Teks Bacaan —

□ □ □ □ □

Oleh: K.H. Hafidz Abdurrahman
Suaramubalighah.com, Ta’bir Afkar — Islam telah mensyariatkan hari raya bagi umatnya, sehingga umat Islam bisa merayakannya dengan perayaan yang khas sesuai dengan syariat agamanya. Dalam hal ini ada dua hari raya, yaitu Idulfitri dan Iduladha. Hari raya ini pertama kali disyariatkan pada tahun kedua H, bersamaan dengan turunnya perintah berpuasa dan zakat fitrah. Karena itu, Idulfitri juga disebut ‘Idu Ramadhan dan ‘Idu al-Fitrah.
Syiar Islam
Di dalam Islam, Hari Raya merupakan salah satu syiar Islam yang agung. Hari Raya ini juga disyariatkan untuk memenuhi dan menyempurnakan kebutuhan jiwa dan fisik umat Islam. Allah berfirman,
قُلۡ بِفَضۡلِ اللّٰهِ وَبِرَحۡمَتِهٖ فَبِذٰلِكَ فَلۡيَـفۡرَحُوۡا ؕ هُوَ خَيۡرٌ مِّمَّا يَجۡمَعُوۡنَ
“Katakanlah (Muhammad), dengan anugerah dan kasih sayang Allah, maka dengan itu hendaknya mereka bergembira dan berbahagia.” (QS. Yunus [10]: 58].
Begitulah Hari Raya di dalam Islam, yang identik dengan hari bahagia dan suka cita, yang biasanya ditandai dengan makan, minum, hiburan, dan bersenang-senang. Karena itu, di dalam kedua Hari Raya ini Islam mengharamkan berpuasa.

□ □ □ □ □

Baris yang Diberikan —
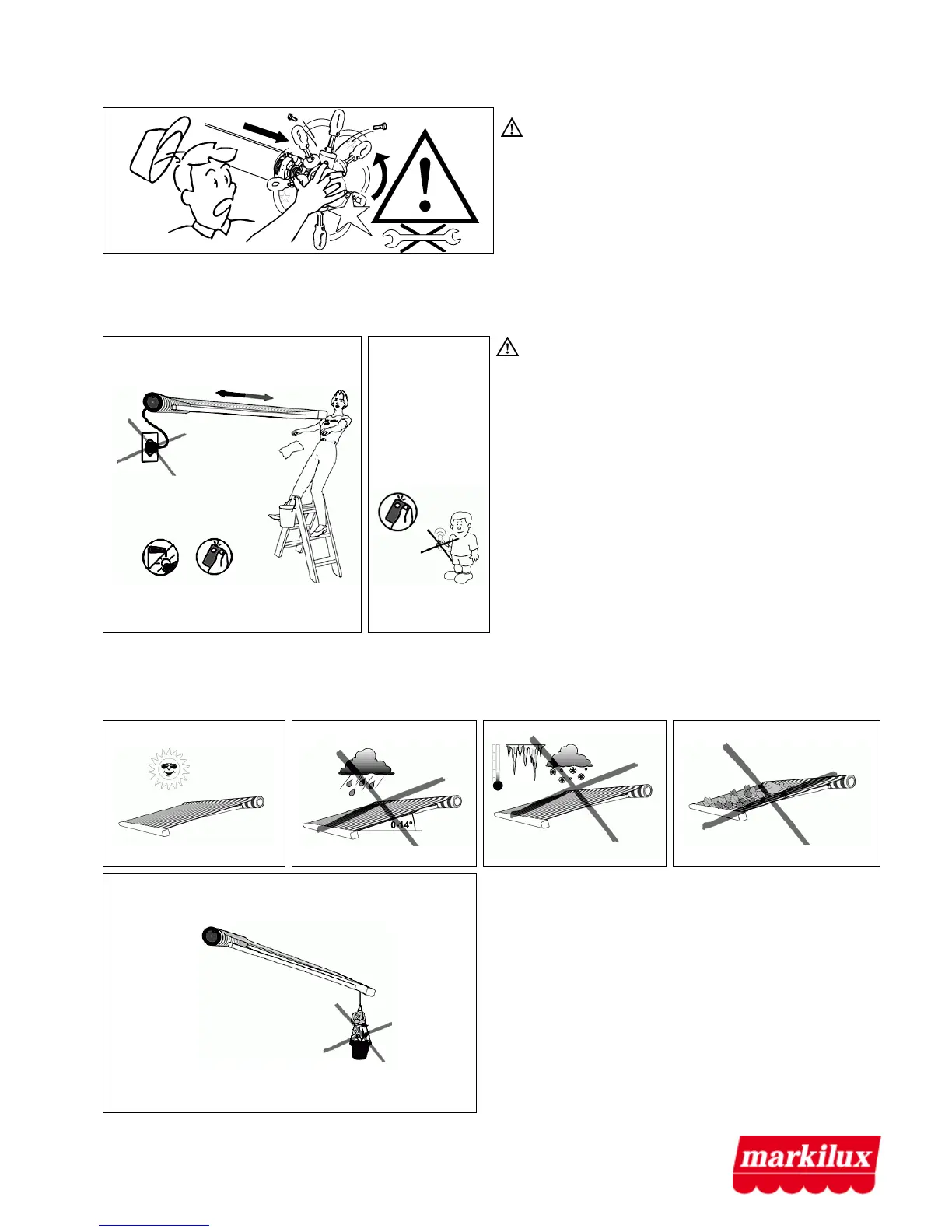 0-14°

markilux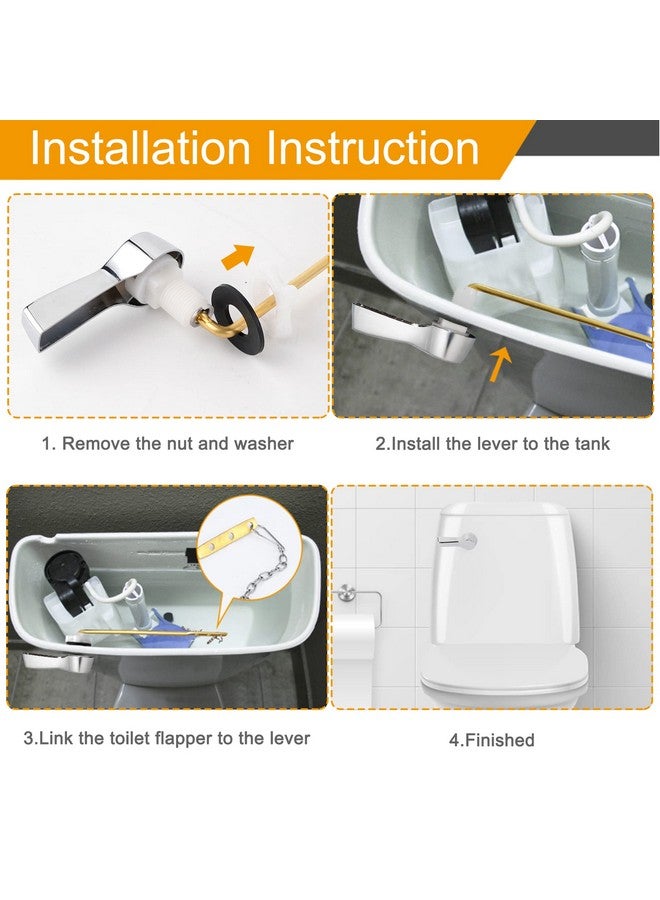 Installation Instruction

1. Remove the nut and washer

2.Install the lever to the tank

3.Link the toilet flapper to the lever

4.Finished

□ □ □ □ □

Daftar Pertanyaan —
(1) Tulis ulang bagian teks tentang hari raya Islam, mulai dari "Begitulah Hari Raya" sampai dengan "Islam mengharamkan berpuasa.", tanpa mengubah satu kata pun.
(2) Menurut teks tentang hari raya Islam, pada tahun berapa hari raya pertama kali disyariatkan?
(3) Lanjutkan teks tentang hari raya Islam dari kalimat terakhirnya.
Baris-baris tersebut adalah bahan tersendiri, terpisah dari teks tentang hari raya Islam.

Jawaban Tiap Tugas —
(1)
Begitulah Hari Raya di dalam Islam, yang identik dengan hari bahagia dan suka cita, yang biasanya ditandai dengan makan, minum, hiburan, dan bersenang-senang. Karena itu, di dalam kedua Hari Raya ini Islam mengharamkan berpuasa.

(2) Pada tahun kedua H, bersamaan dengan turunnya perintah berpuasa dan zakat fitrah.

(3)
Ketika Nabi ﷺ mengetahui nyanyian dua budak perempuan kecil, baginda ﷺ tidak melarangnya. Sebaliknya, baginda ﷺ justru membenarkannya. Bahkan, saat mendengar Abu Bakar hendak melarangnya, baginda ﷺ pun bersabda, “Biarkanlah mereka.” (HR.Bukhari).
Dalam riwayat lain, baginda ﷺ bersabda,
“Abu Bakar, setiap kaum mempunyai hari raya. Ini adalah hari raya kita.” (HR.Muslim). Dalam Musnad, baginda ﷺ bersabda, “Agar orang Yahudi tahu bahwa di dalam agama kita pun ada (semacam) Paskah. Aku diutus dengan membawa agama yang hanif dan lapang.” (HR. Ahmad).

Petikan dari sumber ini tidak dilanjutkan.